Continue the article on programming self-driving cars for unavoidable accidents from its final sentence.

* START Selection *

And that raises some difficult issues. How should the car be programmed to act in the event of an unavoidable accident? Should it minimize the loss of life, even if it means sacrificing the occupants, or should it protect the occupants at all costs? Should it choose between these extremes at random? (See also “How to Help Self-Driving Cars Make Ethical Decisions.”)
The answers to these ethical questions are important because they could have a big impact on the way self-driving cars are accepted in society. Who would buy a car programmed to sacrifice the owner?
So can science help? Today, we get an answer of sorts thanks to the work of Jean-Francois Bonnefon at the Toulouse School of Economics in France and a couple of pals. These guys say that even though there is no right or wrong answer to these questions, public opinion will play a strong role in how, or even whether, self-driving cars become widely accepted.
So they set out to discover the public’s opinion using the new science of experimental ethics. This involves posing ethical dilemmas to a large number of people to see how they respond. And the results make for interesting, if somewhat predictable, reading. “Our results provide but a first foray into the thorny issues raised by moral algorithms for autonomous vehicles, ” they say.
Here is the nature of the dilemma. Imagine that in the not-too-distant future, you own a self-driving car. One day, while you are driving along, an unfortunate set of events causes the car to head toward a crowd of 10 people crossing the road. It cannot stop in time but it can avoid killing 10 people by steering into a wall. However, this collision would kill you, the owner and occupant. What should it do?
One way to approach this kind of problem is to act in a way that minimizes the loss of life. By this way of thinking, killing one person is better than killing 10.
But that approach may have other consequences. If fewer people buy self-driving cars because they are programmed to sacrifice their owners, then more people are likely to die because ordinary cars are involved in so many more accidents. The result is a Catch-22 situation.
Bonnefon and co are seeking to find a way through this ethical dilemma by gauging public opinion. Their idea is that the public is much more likely to go along with a scenario that aligns with their own views.
So these guys posed these kinds of ethical dilemmas to several hundred workers on Amazon’s Mechanical Turk to find out what they thought. The participants were given scenarios in which one or more pedestrians could be saved if a car were to swerve into a barrier, killing its occupant or a pedestrian.
At the same time, the researchers varied some of the details such as the actual number of pedestrians that could be saved, whether the driver or an on-board computer made the decision to swerve and whether the participants were asked to imagine themselves as the occupant or an anonymous person.
The results are interesting, if predictable. In general, people are comfortable with the idea that self-driving vehicles should be programmed to minimize the death toll.
This utilitarian approach is certainly laudable but the participants were willing to go only so far. “[Participants] were not as confident that autonomous vehicles would be programmed that way in reality—and for a good reason: they actually wished others to cruise in utilitarian autonomous vehicles, more than they wanted to buy utilitarian autonomous vehicles themselves, ” conclude Bonnefon and co.
And therein lies the paradox. People are in favor of cars that sacrifice the occupant to save other lives—as long they don’t have to drive one themselves.

* END Selection *
* START Entries shown *

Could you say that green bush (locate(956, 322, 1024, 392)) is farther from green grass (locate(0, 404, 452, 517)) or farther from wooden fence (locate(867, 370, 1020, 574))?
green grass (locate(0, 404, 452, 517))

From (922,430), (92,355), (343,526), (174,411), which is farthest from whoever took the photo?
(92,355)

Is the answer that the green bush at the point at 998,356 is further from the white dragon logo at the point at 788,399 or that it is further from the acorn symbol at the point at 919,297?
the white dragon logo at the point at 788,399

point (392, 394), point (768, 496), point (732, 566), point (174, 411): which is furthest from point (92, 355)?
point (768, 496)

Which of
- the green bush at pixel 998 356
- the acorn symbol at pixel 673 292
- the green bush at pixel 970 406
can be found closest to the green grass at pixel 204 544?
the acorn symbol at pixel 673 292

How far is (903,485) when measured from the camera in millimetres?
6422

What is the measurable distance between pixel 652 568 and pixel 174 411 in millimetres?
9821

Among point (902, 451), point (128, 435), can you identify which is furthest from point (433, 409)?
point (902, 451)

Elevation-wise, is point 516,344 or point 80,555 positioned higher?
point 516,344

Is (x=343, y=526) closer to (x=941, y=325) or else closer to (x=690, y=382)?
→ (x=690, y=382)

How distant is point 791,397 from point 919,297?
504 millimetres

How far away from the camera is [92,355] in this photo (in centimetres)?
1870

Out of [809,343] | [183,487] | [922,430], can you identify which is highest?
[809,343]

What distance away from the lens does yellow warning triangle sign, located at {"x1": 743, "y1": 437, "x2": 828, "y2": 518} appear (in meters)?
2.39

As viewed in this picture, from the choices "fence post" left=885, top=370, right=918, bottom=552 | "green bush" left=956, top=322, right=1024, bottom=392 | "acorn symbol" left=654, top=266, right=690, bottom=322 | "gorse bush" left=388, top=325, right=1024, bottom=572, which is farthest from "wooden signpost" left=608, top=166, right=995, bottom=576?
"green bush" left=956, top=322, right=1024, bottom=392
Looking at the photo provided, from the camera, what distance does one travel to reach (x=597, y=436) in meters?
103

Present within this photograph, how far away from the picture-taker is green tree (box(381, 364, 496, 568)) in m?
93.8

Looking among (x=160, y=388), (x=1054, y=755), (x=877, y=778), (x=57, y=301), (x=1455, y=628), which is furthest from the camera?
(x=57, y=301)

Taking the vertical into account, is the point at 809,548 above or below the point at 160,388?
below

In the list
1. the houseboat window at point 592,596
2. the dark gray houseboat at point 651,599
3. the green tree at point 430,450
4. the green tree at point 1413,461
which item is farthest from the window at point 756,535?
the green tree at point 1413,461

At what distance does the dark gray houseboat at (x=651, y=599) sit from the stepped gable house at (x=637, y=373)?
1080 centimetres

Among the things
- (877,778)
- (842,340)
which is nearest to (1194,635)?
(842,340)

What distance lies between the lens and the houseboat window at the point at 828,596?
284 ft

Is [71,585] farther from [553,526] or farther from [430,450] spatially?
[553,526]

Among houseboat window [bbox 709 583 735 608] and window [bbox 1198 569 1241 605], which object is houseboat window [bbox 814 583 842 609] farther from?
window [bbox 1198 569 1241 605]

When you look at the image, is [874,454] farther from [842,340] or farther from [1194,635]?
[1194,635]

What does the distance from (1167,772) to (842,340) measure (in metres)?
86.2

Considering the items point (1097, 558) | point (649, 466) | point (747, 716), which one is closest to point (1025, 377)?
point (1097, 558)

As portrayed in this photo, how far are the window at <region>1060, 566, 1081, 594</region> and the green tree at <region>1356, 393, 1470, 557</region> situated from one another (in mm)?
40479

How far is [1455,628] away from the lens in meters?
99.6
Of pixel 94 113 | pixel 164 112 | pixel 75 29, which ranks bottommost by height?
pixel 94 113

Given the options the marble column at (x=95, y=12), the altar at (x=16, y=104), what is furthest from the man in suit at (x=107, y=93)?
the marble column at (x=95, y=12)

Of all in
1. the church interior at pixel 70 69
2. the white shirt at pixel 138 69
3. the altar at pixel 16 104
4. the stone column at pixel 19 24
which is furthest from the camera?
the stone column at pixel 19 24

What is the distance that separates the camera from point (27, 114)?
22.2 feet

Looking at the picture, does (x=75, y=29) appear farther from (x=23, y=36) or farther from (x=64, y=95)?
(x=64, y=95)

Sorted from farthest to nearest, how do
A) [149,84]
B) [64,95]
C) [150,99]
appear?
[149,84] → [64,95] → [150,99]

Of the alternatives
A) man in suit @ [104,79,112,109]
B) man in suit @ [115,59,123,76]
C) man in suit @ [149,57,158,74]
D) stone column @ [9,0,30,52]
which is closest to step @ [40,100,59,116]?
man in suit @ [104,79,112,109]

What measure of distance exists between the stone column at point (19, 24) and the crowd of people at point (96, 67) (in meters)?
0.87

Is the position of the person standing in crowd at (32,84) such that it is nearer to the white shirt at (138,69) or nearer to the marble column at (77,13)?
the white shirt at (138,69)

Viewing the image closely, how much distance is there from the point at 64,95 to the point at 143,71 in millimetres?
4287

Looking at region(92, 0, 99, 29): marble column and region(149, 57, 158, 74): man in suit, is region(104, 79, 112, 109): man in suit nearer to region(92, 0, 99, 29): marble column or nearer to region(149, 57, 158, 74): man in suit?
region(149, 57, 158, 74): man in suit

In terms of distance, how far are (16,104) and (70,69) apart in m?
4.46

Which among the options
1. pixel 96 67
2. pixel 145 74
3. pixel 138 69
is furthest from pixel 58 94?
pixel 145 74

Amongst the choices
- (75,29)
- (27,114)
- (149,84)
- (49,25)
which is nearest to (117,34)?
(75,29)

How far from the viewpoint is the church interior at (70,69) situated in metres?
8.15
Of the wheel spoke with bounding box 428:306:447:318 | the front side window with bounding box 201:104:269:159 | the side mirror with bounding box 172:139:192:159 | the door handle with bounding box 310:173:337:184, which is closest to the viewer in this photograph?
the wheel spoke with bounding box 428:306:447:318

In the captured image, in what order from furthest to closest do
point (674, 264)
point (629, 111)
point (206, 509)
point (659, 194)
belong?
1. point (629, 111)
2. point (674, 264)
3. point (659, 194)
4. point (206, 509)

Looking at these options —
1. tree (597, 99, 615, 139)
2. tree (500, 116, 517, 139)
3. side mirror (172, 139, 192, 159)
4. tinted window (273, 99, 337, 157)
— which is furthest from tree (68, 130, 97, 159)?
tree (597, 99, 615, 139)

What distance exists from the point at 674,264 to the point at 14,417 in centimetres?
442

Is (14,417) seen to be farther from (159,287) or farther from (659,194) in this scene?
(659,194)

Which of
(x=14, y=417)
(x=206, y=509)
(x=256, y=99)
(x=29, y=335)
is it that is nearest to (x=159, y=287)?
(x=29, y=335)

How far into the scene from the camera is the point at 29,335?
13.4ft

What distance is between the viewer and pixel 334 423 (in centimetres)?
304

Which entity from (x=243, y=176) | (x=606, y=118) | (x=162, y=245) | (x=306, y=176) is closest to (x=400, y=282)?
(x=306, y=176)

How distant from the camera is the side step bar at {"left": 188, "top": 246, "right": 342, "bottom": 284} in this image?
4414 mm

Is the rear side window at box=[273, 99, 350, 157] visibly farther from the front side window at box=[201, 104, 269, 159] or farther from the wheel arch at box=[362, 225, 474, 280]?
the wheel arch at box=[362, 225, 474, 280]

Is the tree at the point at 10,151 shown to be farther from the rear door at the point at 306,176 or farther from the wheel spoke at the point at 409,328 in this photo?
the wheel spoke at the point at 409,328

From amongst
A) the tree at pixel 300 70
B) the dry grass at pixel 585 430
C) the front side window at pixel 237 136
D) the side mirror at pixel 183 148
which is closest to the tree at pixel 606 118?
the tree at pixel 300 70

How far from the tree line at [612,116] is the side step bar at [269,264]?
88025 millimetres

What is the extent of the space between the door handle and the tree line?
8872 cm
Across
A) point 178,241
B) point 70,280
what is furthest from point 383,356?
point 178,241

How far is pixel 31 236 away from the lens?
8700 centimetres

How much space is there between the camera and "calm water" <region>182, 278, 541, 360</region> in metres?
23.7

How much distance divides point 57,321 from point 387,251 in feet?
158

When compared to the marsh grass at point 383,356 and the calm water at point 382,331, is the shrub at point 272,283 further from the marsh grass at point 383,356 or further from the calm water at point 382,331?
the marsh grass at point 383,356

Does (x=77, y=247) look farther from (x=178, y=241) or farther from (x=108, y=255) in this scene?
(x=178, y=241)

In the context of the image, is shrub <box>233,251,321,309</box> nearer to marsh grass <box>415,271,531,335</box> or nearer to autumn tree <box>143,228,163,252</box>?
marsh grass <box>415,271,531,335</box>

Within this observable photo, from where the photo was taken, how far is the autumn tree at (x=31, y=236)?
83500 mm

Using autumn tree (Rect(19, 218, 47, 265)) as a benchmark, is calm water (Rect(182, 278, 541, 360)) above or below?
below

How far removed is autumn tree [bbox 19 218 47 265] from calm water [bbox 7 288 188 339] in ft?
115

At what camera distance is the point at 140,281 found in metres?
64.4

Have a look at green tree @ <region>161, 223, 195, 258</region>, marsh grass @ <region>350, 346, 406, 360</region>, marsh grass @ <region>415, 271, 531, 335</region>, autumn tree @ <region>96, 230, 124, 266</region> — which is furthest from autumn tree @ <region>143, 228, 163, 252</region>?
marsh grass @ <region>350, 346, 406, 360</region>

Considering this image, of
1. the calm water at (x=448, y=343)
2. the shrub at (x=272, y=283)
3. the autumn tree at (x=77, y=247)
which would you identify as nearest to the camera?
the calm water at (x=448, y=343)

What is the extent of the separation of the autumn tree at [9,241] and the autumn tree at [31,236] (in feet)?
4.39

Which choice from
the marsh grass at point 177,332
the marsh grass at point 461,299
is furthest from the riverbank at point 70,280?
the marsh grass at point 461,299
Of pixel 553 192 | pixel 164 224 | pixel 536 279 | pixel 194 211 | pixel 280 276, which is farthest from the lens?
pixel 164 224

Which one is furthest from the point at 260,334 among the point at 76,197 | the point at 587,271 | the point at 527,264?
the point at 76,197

* END Entries shown *

**Expected output**
Bonnefon and co are quick to point out that their work represents the first few steps into what is likely to be a fiendishly complex moral maze. Other issues that will need to be factored into future thinking are the nature of uncertainty and the assignment of blame.
Bonnefon and co say these issues raise many important questions: “Is it acceptable for an autonomous vehicle to avoid a motorcycle by swerving into a wall, considering that the probability of survival is greater for the passenger of the car, than for the rider of the motorcycle? Should different decisions be made when children are on board, since they both have a longer time ahead of them than adults, and had less agency in being in the car in the first place? If a manufacturer offers different versions of its moral algorithm, and a buyer knowingly chose one of them, is the buyer to blame for the harmful consequences of the algorithm’s decisions?”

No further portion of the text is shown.